Start of MATERIAL FOR THE TASK

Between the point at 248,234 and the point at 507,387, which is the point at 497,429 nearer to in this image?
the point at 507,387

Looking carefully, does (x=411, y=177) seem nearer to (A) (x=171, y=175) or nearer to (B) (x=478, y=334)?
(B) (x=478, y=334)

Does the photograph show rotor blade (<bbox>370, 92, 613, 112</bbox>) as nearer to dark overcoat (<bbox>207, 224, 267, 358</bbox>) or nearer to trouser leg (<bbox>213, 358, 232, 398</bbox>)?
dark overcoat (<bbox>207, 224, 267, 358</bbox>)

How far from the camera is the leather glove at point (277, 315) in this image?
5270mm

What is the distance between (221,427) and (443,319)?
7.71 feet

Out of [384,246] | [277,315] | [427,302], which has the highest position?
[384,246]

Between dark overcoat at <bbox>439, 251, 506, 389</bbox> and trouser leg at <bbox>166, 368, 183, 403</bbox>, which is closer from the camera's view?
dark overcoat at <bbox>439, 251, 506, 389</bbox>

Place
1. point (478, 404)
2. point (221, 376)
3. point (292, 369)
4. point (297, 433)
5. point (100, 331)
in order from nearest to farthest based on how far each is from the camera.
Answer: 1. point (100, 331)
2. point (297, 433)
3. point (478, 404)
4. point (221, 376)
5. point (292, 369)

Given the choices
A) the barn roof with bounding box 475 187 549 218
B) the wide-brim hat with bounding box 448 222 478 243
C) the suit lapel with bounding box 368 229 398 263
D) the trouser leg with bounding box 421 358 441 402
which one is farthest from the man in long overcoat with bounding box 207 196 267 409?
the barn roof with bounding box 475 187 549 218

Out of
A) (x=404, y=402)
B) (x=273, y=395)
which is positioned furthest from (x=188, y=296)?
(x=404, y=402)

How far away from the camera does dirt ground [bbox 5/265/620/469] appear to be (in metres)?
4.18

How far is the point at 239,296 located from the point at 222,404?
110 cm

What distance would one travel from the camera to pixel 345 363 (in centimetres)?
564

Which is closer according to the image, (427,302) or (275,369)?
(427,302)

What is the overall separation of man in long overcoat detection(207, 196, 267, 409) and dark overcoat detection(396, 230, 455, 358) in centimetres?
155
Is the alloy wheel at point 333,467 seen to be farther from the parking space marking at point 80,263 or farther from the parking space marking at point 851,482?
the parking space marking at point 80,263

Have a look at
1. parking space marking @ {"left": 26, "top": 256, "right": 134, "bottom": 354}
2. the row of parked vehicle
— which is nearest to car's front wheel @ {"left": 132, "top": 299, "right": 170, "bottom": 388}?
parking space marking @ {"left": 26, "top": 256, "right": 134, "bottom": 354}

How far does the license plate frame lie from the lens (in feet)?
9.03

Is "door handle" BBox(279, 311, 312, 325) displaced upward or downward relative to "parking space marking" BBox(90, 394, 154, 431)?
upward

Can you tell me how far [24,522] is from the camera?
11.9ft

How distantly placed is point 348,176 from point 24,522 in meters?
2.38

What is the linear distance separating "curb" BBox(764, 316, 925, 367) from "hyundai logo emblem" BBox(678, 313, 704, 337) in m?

End of MATERIAL FOR THE TASK

#### WORK TO BE COMPLETED:
Copy exactly, word for word, the line with "Given the choices" through the final line of the listing.

#### ANSWER FOR THE TASK:
Given the choices
A) the barn roof with bounding box 475 187 549 218
B) the wide-brim hat with bounding box 448 222 478 243
C) the suit lapel with bounding box 368 229 398 263
D) the trouser leg with bounding box 421 358 441 402
which one is farthest from the man in long overcoat with bounding box 207 196 267 409?
the barn roof with bounding box 475 187 549 218

Out of
A) (x=404, y=402)
B) (x=273, y=395)
which is positioned furthest from (x=188, y=296)?
(x=404, y=402)

How far away from the camera does dirt ground [bbox 5/265/620/469] appear to be (in metres)?
4.18

How far is the point at 239,296 located from the point at 222,404?
110 cm

What distance would one travel from the camera to pixel 345 363 (in centimetres)?
564

Which is closer according to the image, (427,302) or (275,369)?
(427,302)

What is the overall separation of man in long overcoat detection(207, 196, 267, 409) and dark overcoat detection(396, 230, 455, 358) in centimetres?
155
Is the alloy wheel at point 333,467 seen to be farther from the parking space marking at point 80,263 or farther from the parking space marking at point 851,482?
the parking space marking at point 80,263

Have a look at
1. parking space marking @ {"left": 26, "top": 256, "right": 134, "bottom": 354}
2. the row of parked vehicle
— which is nearest to car's front wheel @ {"left": 132, "top": 299, "right": 170, "bottom": 388}?
parking space marking @ {"left": 26, "top": 256, "right": 134, "bottom": 354}

How far does the license plate frame lie from the lens (in feet)?
9.03

Is "door handle" BBox(279, 311, 312, 325) displaced upward or downward relative to "parking space marking" BBox(90, 394, 154, 431)?
upward

Can you tell me how far [24,522] is from the camera?
11.9ft

How distantly placed is point 348,176 from point 24,522 in meters?
2.38

What is the linear distance separating "curb" BBox(764, 316, 925, 367) from "hyundai logo emblem" BBox(678, 313, 704, 337) in m?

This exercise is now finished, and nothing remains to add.